Shared custody results in less stress for kids, new study

Shared physical custody results in less stress for kids.
Shared physical custody results in less stress for kids. Photo: Shutterstock

Children who live full-time with one parent are more likely to feel stressed than those in shared custody arrangements following their parents' separation, finds a new study.

"The explanation may be that children, who spend most of the time away from one parent, lose resources like relatives, friends and money," said co-author Jani Turunen in a statement.

"Previous research has also shown that children may worry about the parent they rarely meet, which can make them more stressed."

As part of the research, published in the Journal of Divorce and Remarriage, a team from Stockholm University surveyed 807 children in various living arrangements. Participants were asked how often they experience stress and about the quality of their relationship with their parents. Parents were also asked how well they get along with their ex-partner.

The authors distinguish between shared physical custody - living in two homes - and shared legal custody, where both parents make decisions around a child's health, education and general upbringing.

When they analysed the results, the researchers found that kids living with only one parent, were more likely to experience stress, several times a week, than those who divided their time between two households.

And interestingly, it didn't matter if the parents' relationship was poor post-breakup, or the child reported not getting along with either parent - the effect remained regardless.

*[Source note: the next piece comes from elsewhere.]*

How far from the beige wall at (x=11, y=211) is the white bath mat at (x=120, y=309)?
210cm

"Living with both parents does not mean instability for the children," Turunen said. "It's just an adaptation to another housing situation, where regular relocation and a good contact with both parents equals stability."

So why are children in shared custody arrangements less stressed? The authors believe that by living in two locations, children can have an "active relationship" with both parents, something previous research has linked to children's well-being.


 "The results can be interpreted as evidence for a positive effect of continuing everyday-like parental relationships after a family dissolution," the authors note.

It's a view shared by the Australian Psychological Society who, in their position statement on parenting after divorce, note that, "Studies focusing on residential arrangements following divorce tend to show that children can fare well under joint (not necessarily 50/50) arrangements rather than sole mother or father residency, provided certain conditions within the family dynamic exist to support that arrangement."

More specifically, there are a number of protective factors, identified by previous research, which help children adjust to divorce. These include: low inter-parental conflict, effective and constructive resolution of conflict between the parents, the quality of the parent-child relationship, nurturing, authoritative parenting from at least one parent, and cooperative co-parenting with good communication. 

The APS provides the following specific advice to separating parents:

  • Parents should focus on building a secure emotional base for their children after separation, wherever possible through cooperative co-parenting 
  • Do not expose children to high levels of unresolved conflict
  • Carefully consider children's developmental and emotional needs when constructing visiting schedules or parenting plans.